A Diffusion Approximation for Temporal-Difference Learning with Linear Features under Markovian Noise
Abstract
Temporal difference (TD) learning with linear function approximation is a core method for policy evaluation. Its classical continuous-time description is an ordinary differential equation (ODE), which captures the asymptotic mean dynamics but neglects stochastic fluctuations determining the error floor. We introduce a stochastic differential equation (SDE) approximation for linear TD(0) under Markovian noise. The resulting model distinguishes the contraction dynamics governed by the projected Be...
Description / Details
Temporal difference (TD) learning with linear function approximation is a core method for policy evaluation.
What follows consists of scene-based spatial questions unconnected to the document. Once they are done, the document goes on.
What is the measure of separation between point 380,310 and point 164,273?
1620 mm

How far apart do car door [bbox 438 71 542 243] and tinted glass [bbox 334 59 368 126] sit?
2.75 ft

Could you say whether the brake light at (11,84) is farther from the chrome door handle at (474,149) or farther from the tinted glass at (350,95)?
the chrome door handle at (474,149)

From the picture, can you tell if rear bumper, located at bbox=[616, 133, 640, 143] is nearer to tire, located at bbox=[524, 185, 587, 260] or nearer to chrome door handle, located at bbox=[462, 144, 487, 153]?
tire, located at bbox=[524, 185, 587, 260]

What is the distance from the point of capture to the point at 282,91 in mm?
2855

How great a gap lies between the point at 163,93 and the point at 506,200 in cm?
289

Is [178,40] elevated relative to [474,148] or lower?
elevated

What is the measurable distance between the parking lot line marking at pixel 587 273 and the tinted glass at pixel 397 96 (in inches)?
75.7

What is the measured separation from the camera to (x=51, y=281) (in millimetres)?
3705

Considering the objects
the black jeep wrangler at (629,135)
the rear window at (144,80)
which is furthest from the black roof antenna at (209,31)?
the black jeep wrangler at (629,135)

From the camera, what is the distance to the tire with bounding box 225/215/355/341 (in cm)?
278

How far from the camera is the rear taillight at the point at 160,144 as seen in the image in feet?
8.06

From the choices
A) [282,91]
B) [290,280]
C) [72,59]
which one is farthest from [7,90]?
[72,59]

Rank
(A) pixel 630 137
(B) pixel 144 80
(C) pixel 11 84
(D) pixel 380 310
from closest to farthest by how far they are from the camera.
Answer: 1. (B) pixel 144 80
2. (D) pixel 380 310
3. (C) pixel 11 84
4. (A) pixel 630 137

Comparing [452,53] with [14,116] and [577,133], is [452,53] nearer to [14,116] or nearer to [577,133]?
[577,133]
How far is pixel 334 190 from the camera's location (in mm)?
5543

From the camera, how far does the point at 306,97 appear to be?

Its classical continuous-time description is an ordinary differential equation (ODE), which captures the asymptotic mean dynamics but neglects stochastic fluctuations determining the error floor. We introduce a stochastic differential equation (SDE) approximation for linear TD(0) under Markovian noise. The resulting model distinguishes the contraction dynamics governed by the projected Bellman operator from the influence of Markovian sampling. As a consequence, the model explains the constant-stepsize error floor through the interaction between Markovian long-run covariance and the contraction geometry of the projected Bellman operator.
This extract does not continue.